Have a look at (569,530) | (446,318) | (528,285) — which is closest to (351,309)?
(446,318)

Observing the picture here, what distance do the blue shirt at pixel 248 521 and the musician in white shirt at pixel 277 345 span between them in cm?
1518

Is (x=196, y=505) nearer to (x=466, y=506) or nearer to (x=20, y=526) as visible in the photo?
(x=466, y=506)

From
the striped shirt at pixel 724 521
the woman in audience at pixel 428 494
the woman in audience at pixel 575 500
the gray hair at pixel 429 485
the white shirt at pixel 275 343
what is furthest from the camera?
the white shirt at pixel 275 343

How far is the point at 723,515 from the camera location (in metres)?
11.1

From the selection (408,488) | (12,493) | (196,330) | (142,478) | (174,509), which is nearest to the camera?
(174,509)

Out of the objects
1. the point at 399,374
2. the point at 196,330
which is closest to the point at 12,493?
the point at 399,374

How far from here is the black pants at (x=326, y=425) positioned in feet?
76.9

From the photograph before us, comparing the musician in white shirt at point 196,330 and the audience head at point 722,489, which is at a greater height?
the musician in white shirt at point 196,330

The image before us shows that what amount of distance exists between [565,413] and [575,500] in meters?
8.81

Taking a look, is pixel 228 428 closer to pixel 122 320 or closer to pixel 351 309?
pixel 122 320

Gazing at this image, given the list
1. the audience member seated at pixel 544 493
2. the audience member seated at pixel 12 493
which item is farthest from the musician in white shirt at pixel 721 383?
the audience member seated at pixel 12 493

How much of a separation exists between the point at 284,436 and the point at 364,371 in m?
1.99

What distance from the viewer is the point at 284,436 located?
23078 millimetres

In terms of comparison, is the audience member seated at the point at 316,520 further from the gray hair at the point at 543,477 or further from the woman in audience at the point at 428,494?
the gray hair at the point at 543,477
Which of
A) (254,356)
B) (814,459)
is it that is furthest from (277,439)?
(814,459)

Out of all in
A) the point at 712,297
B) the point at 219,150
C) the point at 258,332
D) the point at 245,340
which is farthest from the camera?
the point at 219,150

────────────────────

Quote the whole listing above, leaving nothing out.

Have a look at (569,530) | (446,318) | (528,285) — which is closest to (351,309)?
(446,318)

Observing the picture here, what distance do the blue shirt at pixel 248 521 and the musician in white shirt at pixel 277 345 span between them in cm?
1518

Is (x=196, y=505) nearer to (x=466, y=506) or nearer to (x=20, y=526) as visible in the photo?
(x=466, y=506)

From
the striped shirt at pixel 724 521
the woman in audience at pixel 428 494
the woman in audience at pixel 575 500
the gray hair at pixel 429 485
the white shirt at pixel 275 343
what is furthest from the camera?
the white shirt at pixel 275 343

How far is the point at 723,515 from the camera location (in metres)?
11.1

From the selection (408,488) | (12,493) | (196,330) | (142,478) | (174,509), which is nearest to the camera?
(174,509)

Out of the objects
1. the point at 399,374
2. the point at 196,330
which is closest to the point at 12,493?
the point at 399,374

How far from here is the black pants at (x=326, y=425) positioned in feet?
76.9

From the photograph before us, comparing the musician in white shirt at point 196,330 and the audience head at point 722,489, which is at a greater height?
the musician in white shirt at point 196,330

The image before us shows that what amount of distance exists between [565,413] and [575,500] in meters?
8.81

Taking a look, is pixel 228 428 closer to pixel 122 320 or closer to pixel 351 309?
pixel 122 320

Gazing at this image, given the list
1. the audience member seated at pixel 544 493
2. the audience member seated at pixel 12 493
which item is farthest from the musician in white shirt at pixel 721 383?
the audience member seated at pixel 12 493

How much of a separation exists between the point at 284,436 and the point at 364,371 in m?
1.99

What distance from the viewer is the point at 284,436 located?
23078 millimetres

In terms of comparison, is the audience member seated at the point at 316,520 further from the gray hair at the point at 543,477 or further from the woman in audience at the point at 428,494?
the gray hair at the point at 543,477
Which of
A) (254,356)
B) (814,459)
is it that is furthest from (277,439)?
(814,459)

Out of all in
A) the point at 712,297
B) the point at 219,150
C) the point at 258,332
D) the point at 245,340
which is farthest from the camera?
the point at 219,150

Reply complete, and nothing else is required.